# Stacked generalization ensemble
In stacking, an algorithm takes the outputs of sub-models as input and attempts to learn how to best combine the input predictions to make a better output prediction.

It may be helpful to think of the stacking procedure as having two levels: level 0 and level 1.

- Level 0: The level 0 data is the training dataset inputs and level 0 models learn to make predictions from this data.
- Level 1: The level 1 data takes the output of the level 0 models as input and the single level 1 model, or meta-learner, learns to make predictions from this data.

## Train and save sub-models

In [1]:
from sklearn.datasets import make_blobs
from tensorflow.keras.utils import to_categorical
from tensorflow.keras.models import Sequential
from tensorflow.keras.layers import Dense
import matplotlib.pyplot as plt
from os import makedirs, listdir
from os.path import exists

In [2]:
# create datasets
def prepare_data():
    X, y = make_blobs(n_samples=1100, centers=3, cluster_std=2, random_state=2)
    #y = to_categorical(y)
    # split data
    n_data = 100
    trainX, testX = X[:n_data, :], X[n_data:, :]
    trainy, testy = y[:n_data], y[n_data:]
    return trainX, trainy, testX, testy


In [4]:
# create keras models and saving sub-models 
def fit_model(trainX, trainy):
    model = Sequential()
    model.add(Dense(25, input_dim=2, activation='relu'))
    model.add(Dense(3, activation='softmax'))
    model.compile(loss='categorical_crossentropy', optimizer='adam', metrics=['accuracy'])
    model.fit(trainX, trainy, epochs=500, verbose=0)
    return model

# build data
trainX, trainy, testX, testy = prepare_data()
# create models and save to disk.
if not exists("models"):
    makedirs('models')
    n_models = 5
    for i in range(n_models):
        model = fit_model(trainX, trainy)
        filename = 'models/model_' + str(i) + '.h5'
        model.save(filename)
        print("saved %s" % filename)

# Stacking model, dataset and prediction sub-model
As input for a new model, we will require 1,000 examples with some number of features.
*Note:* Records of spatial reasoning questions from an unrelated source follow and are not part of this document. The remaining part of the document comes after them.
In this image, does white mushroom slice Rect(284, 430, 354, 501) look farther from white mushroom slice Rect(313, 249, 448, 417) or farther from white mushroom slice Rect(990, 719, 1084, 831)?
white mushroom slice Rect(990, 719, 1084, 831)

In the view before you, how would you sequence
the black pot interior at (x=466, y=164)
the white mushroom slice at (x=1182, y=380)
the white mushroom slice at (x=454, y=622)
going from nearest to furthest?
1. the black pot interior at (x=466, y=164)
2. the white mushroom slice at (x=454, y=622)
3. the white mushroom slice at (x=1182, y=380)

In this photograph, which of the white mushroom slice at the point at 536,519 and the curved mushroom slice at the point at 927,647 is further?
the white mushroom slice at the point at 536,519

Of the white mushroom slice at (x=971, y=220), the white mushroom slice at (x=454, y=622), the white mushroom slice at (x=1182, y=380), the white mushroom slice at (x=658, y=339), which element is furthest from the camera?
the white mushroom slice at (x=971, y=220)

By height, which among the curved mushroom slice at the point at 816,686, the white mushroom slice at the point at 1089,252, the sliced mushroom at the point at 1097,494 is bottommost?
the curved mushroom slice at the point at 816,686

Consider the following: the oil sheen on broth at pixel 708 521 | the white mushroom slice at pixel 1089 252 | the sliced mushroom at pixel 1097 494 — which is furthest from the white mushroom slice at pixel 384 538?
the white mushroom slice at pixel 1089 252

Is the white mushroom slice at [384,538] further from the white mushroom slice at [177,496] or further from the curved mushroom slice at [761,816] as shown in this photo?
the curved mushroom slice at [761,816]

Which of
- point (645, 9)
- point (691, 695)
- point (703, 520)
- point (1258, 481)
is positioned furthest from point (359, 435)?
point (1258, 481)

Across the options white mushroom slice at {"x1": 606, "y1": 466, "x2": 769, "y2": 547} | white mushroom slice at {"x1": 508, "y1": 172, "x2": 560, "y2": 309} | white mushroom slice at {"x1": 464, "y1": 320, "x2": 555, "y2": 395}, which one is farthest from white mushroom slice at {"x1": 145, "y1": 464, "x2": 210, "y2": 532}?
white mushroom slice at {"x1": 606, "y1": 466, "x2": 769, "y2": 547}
Given that we have five models and each model makes three predictions per example, then we would have 15 (3 x 5) features for each example provided to the submodels. We can transform the [1000, 5, 3] shaped predictions from the sub-models into a [1000, 15] shaped array to be used to train a meta-learner using the reshape() NumPy function and flattening the final two dimensions. The stacked_dataset() function implements this step.

we can use this input dataset along with the output, or y part, of the test set to train a new meta-learner.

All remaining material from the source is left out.